And then that helps inform exactly what the correct answer should have been or what the desired thing should have been in any one of those rollouts in any point in time. I don't want to dwell on this too much in this lecture, though. It's outside of the scope. You'll hear much more about reinforcement learning in a later lecture.

If you wanted to do segmentation, for example, then you don't want to predict a single vector of numbers for a single image. But every single pixel has its own category that you'd like to predict. So a data set will actually be colored like this, and you have different classes, different areas.

And then instead of predicting a single vector of classes, you predict an entire array of 224 by 224, since that's the extent of the original image, for example, times 20 if you have 20 different classes. And then you basically have 224 by 224 independent soft maxes here. That's one way you could pose this.

And then you back propagate. This here would be slightly more difficult, because you see here I have deconv layers mentioned here. And I didn't explain deconvolutional layers. They're related to convolutional layers. They do a very similar operation, but kind of backwards in some way. So a convolutional layer kind of does these downsampling operations as it computes.

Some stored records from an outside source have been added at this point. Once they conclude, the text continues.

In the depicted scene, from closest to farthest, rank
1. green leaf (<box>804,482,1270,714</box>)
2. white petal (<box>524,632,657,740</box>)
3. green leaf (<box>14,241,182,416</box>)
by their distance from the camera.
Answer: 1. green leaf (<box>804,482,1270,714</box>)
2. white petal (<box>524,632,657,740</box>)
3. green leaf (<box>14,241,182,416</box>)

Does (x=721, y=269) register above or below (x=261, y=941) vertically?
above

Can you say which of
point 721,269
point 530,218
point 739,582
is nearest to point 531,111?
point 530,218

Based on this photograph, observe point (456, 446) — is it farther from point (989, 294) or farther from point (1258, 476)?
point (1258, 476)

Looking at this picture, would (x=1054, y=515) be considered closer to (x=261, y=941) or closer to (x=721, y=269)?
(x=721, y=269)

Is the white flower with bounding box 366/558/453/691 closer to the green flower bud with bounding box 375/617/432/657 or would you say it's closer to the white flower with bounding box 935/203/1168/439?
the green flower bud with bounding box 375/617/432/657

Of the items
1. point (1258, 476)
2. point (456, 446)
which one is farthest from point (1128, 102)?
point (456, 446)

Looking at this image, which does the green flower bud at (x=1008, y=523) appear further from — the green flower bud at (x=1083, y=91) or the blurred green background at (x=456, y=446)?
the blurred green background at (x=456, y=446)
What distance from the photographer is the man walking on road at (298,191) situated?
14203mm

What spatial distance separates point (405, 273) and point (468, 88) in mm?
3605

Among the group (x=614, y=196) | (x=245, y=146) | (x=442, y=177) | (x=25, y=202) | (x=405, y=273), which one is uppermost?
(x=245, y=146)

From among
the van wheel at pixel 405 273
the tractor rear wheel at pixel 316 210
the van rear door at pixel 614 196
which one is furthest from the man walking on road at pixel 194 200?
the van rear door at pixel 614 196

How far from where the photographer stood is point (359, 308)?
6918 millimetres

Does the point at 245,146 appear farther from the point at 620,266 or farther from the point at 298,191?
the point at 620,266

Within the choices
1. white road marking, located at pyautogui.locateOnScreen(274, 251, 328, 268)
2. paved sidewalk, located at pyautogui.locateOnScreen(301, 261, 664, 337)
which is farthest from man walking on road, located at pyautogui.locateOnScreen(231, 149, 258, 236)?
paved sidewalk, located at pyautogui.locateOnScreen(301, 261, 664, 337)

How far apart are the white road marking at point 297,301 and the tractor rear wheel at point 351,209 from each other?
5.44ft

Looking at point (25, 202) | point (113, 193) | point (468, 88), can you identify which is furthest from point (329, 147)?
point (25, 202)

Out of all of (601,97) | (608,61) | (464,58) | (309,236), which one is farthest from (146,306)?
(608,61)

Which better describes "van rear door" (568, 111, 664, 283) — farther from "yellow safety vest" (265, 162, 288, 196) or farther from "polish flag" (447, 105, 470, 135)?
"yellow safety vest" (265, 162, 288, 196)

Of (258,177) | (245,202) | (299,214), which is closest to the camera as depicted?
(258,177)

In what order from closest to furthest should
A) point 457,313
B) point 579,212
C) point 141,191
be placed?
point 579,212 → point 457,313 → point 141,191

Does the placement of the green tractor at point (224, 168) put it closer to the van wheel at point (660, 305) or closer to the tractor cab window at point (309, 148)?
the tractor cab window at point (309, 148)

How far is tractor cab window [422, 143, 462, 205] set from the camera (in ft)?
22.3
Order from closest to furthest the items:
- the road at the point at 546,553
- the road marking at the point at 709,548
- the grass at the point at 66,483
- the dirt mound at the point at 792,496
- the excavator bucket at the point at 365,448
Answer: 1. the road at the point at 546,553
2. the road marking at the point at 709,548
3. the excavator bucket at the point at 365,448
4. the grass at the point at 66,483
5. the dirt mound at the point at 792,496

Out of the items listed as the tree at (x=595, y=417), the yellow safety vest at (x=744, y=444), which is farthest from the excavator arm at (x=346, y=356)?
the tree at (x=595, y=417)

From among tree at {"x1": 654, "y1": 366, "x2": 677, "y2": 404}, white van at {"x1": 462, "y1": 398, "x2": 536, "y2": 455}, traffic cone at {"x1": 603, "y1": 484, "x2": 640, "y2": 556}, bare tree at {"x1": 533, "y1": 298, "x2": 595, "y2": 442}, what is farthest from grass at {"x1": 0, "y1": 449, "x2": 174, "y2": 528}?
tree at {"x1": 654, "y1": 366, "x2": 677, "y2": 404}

A deconv layer does these kind of upsampling operations as it computes these convolutions. But in fact, you can implement a deconv layer using a conv layer. So what you do is you deconv forward pass is the conv layer backward pass. And the deconv backward pass is the conv layer forward pass, basically.

So they're basically an identical operation, but just are you upsampling or downsampling kind of. So you can use deconv layers, or you can use hypercolumns. And there are different things that people do in segmentation literature. But that's just a rough idea, as you're just changing the loss function at the end.

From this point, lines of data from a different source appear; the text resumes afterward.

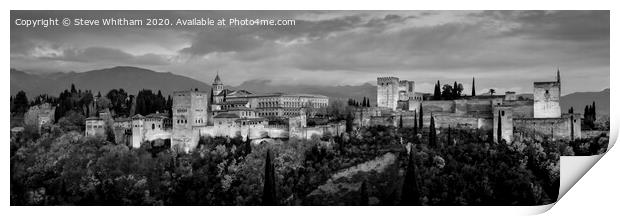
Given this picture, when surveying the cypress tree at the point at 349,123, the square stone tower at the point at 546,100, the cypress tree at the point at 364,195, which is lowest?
the cypress tree at the point at 364,195

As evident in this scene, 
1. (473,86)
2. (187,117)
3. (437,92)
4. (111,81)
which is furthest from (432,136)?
(111,81)

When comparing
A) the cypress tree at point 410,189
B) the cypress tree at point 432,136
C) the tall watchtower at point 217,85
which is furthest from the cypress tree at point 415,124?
the tall watchtower at point 217,85

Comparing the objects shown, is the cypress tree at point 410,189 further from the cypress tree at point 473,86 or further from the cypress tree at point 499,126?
the cypress tree at point 499,126

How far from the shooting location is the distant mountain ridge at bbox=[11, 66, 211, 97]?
34.7 feet

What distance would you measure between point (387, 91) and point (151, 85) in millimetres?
3891

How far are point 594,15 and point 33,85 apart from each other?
8.40 metres

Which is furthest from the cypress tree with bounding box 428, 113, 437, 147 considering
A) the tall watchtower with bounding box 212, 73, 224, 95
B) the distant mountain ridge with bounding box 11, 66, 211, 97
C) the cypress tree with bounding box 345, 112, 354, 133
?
the distant mountain ridge with bounding box 11, 66, 211, 97

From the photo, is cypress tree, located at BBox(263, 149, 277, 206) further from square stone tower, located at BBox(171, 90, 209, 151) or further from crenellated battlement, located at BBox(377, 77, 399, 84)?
crenellated battlement, located at BBox(377, 77, 399, 84)

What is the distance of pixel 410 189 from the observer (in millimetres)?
9844

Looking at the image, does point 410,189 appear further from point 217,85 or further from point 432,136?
point 217,85

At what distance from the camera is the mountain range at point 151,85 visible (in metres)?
10.5

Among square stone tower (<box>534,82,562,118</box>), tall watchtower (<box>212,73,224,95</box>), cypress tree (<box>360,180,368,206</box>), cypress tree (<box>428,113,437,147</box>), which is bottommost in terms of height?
cypress tree (<box>360,180,368,206</box>)

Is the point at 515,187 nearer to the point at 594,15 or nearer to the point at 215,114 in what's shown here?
the point at 594,15

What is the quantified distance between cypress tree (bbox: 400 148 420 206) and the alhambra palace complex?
1681mm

If you wanted to do autoencoders, so you want to do some unsupervised learning or something like that, well, you're just trying to predict the original image. So you're trying to get the convolutional network to implement the identity transformation. And the trick, of course, that makes it non-trivial is that you're forcing the representation to go through this representational bottleneck of 7 by 7 by 512.

So the network must find an efficient representation of the original image so that it can decode it later. So that would be an autoencoder. You again have an L2 loss at the end, and you backprop. Or if you want to do variational autoencoders, you have to introduce a reparameterization layer, and you have to append an additional small loss that makes your posterior be your prior.

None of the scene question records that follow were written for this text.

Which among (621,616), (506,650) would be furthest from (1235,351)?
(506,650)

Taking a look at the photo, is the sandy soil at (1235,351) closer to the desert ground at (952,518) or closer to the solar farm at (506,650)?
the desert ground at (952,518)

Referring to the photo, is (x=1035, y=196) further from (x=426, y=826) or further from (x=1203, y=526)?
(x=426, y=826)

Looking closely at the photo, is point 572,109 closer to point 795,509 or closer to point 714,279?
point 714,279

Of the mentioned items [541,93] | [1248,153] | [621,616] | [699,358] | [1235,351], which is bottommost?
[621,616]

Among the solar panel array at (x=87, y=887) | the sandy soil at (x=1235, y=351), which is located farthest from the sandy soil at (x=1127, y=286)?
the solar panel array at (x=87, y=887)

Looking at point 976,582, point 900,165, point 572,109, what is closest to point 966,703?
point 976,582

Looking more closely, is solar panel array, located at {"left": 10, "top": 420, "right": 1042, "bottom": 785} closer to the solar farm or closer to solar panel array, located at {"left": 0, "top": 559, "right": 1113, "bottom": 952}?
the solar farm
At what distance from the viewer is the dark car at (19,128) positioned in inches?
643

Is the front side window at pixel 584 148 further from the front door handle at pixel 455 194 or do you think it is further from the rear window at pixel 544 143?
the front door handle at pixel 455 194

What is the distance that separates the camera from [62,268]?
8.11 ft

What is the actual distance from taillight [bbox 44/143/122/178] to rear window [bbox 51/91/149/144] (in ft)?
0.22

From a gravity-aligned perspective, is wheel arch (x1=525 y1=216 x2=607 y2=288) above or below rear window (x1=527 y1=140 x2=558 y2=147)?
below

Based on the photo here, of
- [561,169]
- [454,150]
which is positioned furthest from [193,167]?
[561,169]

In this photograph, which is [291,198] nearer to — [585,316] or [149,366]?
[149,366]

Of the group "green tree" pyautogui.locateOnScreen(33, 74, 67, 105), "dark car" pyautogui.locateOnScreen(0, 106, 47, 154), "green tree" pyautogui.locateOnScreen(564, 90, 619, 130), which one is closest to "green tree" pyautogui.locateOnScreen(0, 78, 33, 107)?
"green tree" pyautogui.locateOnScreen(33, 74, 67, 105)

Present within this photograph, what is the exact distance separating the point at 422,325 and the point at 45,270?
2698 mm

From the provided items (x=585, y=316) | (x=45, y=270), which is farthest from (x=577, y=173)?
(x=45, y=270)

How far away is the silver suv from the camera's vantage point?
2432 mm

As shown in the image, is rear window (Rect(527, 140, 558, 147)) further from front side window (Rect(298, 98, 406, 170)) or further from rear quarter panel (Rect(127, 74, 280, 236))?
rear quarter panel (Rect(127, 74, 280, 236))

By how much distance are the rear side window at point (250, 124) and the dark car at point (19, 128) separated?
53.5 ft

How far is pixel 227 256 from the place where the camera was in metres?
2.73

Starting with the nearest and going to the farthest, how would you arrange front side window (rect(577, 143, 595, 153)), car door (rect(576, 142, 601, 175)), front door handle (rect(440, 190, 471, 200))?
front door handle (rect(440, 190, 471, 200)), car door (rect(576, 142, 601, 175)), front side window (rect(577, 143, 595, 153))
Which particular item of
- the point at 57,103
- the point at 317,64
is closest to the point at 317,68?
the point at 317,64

But it's just like an additional layer. And then you have an entire generative model. And you can actually sample images as well. If you wanted to do detection, things get a little more hairy, perhaps, compared to localization or something like that. So one of my favorite detectors, perhaps, to explain is the YOLO detector, because it's perhaps the simplest one.

It doesn't work the best, but it's the simplest one to explain and has the core idea of how people do detection in computer vision. And so the way this works is we reduced the original image to a 7 by 7 by 512 feature. So really, there are these 49 discrete locations that we have.

And at every single one of these 49 locations, we're going to predict-- in YOLO, we're going to predict a class. So that's shown here on the top right. So every single one of these 49 will be some kind of a softmax. And then additionally, at every single position, we're going to predict some number of bounding boxes.

And so there's going to be a b number of bounding boxes. Say b is 10. So we're going to be predicting 50 numbers. And the 5 comes from the fact that every bounding box will have five numbers associated with it. So you have to describe the x, y, the width, and the height.

And you have to also indicate some kind of a confidence of that bounding box. So that's the fifth number, some kind of a confidence measure. So you basically end up predicting these bounding boxes. They have positions. They have class. They have confidence. And then you have some true bounding boxes in the image.

So you know that there are certain true boxes. And they have certain class. And what you do then is you match up the desired thing with the predicted thing. And whatever-- so say, for example, you had one bounding box of a cat. Then you would find the closest predicted bounding box.

And you would mark it as a positive. And you would try to make that associated grid cell predict cat. And you would nudge the prediction to be slightly more towards the cat box. And so all of this can be done with simple losses. And you just back propagate that.

And then you have a detector. Or if you want to get much more fancy, you could do dense image captioning. So in this case, this is a combination of detection and image captioning. This is a paper with my equal co-author Justin Johnson and Fei-Fei Li from last year. And so what we did here is image comes in.

And it becomes much more complex. I don't maybe want to go into it as much. But the first order approximation is that instead-- it's basically a detection. But instead of predicting fixed classes, we instead predict a sequence of words. So we use a recurrent neural network there. But basically, you can take an image then.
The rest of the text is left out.